• [Passage given]:
★ ★ ★
December 8, 2014

Day 8 - From Operator to Guide: Lessons Learned Moving from Engineering into Management

Written by: Mathias Meyer (@roidrage)
Edited by: Ben Cotton (@funnelfiasco)

As a company grows from a tiny startup to a small business, curious things happen. The small startup struggles to figure out how to scale a product and the infrastructure supporting it, with as few people as possible in as many roles as possible.

The small business struggles with other pains like growing a team, creating a set of shared values, growing the customer base, and focusing on longer-term strategies. It’s not so much about survival anymore as it is about building something sustainable.

Our little company stepped from one phase into the other this year, and the challenges have been interesting, especially for someone like me, who went from being an infrastructure engineer to being a manager.

Our little company, an open source project at heart, has a history of trying to be as open as we can about our production issues and nurturing a blameless culture.

When you’re a small team, that can be an easy seed to plant and to get everyone on board. After all, everyone’s already responsible for everything, so switching hats is easy.

But as a manager, you’re now confronted with making sure your team and your customers are happy and that the business is growing (hopefully because your people and customers are happy).

That’s where push comes to shove with a blameless and just culture, balancing production pressure, people happiness and productivity into something that fosters critical thinking, a culture of always looking out for and learning from unexpected events, and making sure that your product’s stability is improved based on experience in production.

Letting go and delegating responsibility

As an infrastructure engineer, I’ve been involved in responding to a lot of our outages in our early days and years, writing the postmortems and giving public talks about our culture.

I still rotate through on-call and respond to production incidents, but our primary focus, as a team, has become to make sure that knowledge of handling outages is spread to as many people as possible. That meant one thing I’ve been having trouble doing over the past couple of months: letting go.

When you want other people to take on the responsibility to handle production incidents, you need to step back a little. You turn from being an operator to being a guide. You get out of the way.

The only way to build trust in your team is to let people learn from mistakes, whoever’s mistakes they are. As Richard Cook said in “How Complex Systems Fail”:

Failure free operations require experience with failure.

When you want your team to be able to respond to outages, make their own experiences and share them with the team, it’s important to let go. You can still be of a helping hand of course, you can ask (helping) questions during outages to get as much information as possible or to nudge people in different directions.

After all, everyone is prone to their own biases, and not everyone on your team will have experience will all aspects of your systems.

What did I do over the last couple of months? I’ve been a bystander for maintenances and outages, giving encouragement and getting stuff out of the way where I can.

People need to feel a sense of ownership and responsibility. If you as a manager continue to be the leading hand during outages, you’ll always be the first line of response and you’ll take away those experiences from your team.

Just a little bit of process

Handling a production incident is one part of the story. The other is what comes afterwards. You can choose to ignore what happened, but that’s leaving a great opportunity to learn on the table.

Depending on where your team members come from, this can be a challenge. Not every company fosters a culture of looking at what happens in production and to make sure the appropriate learnings are taken away and used for future improvements. Some prefer to find a root cause (usually a human) and fire them. Problem solved.
★ ★ ★
• [Set task 1]: From the post on moving from engineering into management, reproduce word for word everything from "Our little company stepped" down to "customers are happy).".
• [Set task 2]: Name every struggle that the post attributes to the small business.
• [Set task 3]:
Decide whether each statement agrees with the post, answering yes or no and quoting the words that settle it.
(a) The author has stopped rotating through on-call.
(b) The company moved from one phase into the other this year.
(c) The post holds that failure-free operations call for experience with failure.

• [Supplied material]:
★ ★ ★
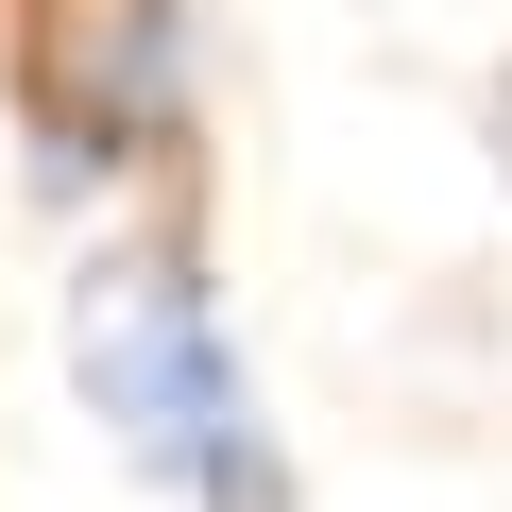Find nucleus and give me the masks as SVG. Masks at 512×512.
<instances>
[{"label": "nucleus", "instance_id": "obj_1", "mask_svg": "<svg viewBox=\"0 0 512 512\" xmlns=\"http://www.w3.org/2000/svg\"><path fill=\"white\" fill-rule=\"evenodd\" d=\"M69 393L137 444V478H171L188 512H291V461L239 393V342L205 308V256L154 222V239H103L86 291H69Z\"/></svg>", "mask_w": 512, "mask_h": 512}]
</instances>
★ ★ ★
• [Correct result 1]:
Our little company stepped from one phase into the other this year, and the challenges have been interesting, especially for someone like me, who went from being an infrastructure engineer to being a manager.

Our little company, an open source project at heart, has a history of trying to be as open as we can about our production issues and nurturing a blameless culture.

When you’re a small team, that can be an easy seed to plant and to get everyone on board. After all, everyone’s already responsible for everything, so switching hats is easy.

But as a manager, you’re now confronted with making sure your team and your customers are happy and that the business is growing (hopefully because your people and customers are happy).

• [Correct result 2]:
- growing a team
- creating a set of shared values
- growing the customer base
- focusing on longer-term strategies

• [Correct result 3]:
(a) No: "I still rotate through on-call and respond to production incidents"
(b) Yes: "Our little company stepped from one phase into the other this year"
(c) Yes: "Failure free operations require experience with failure."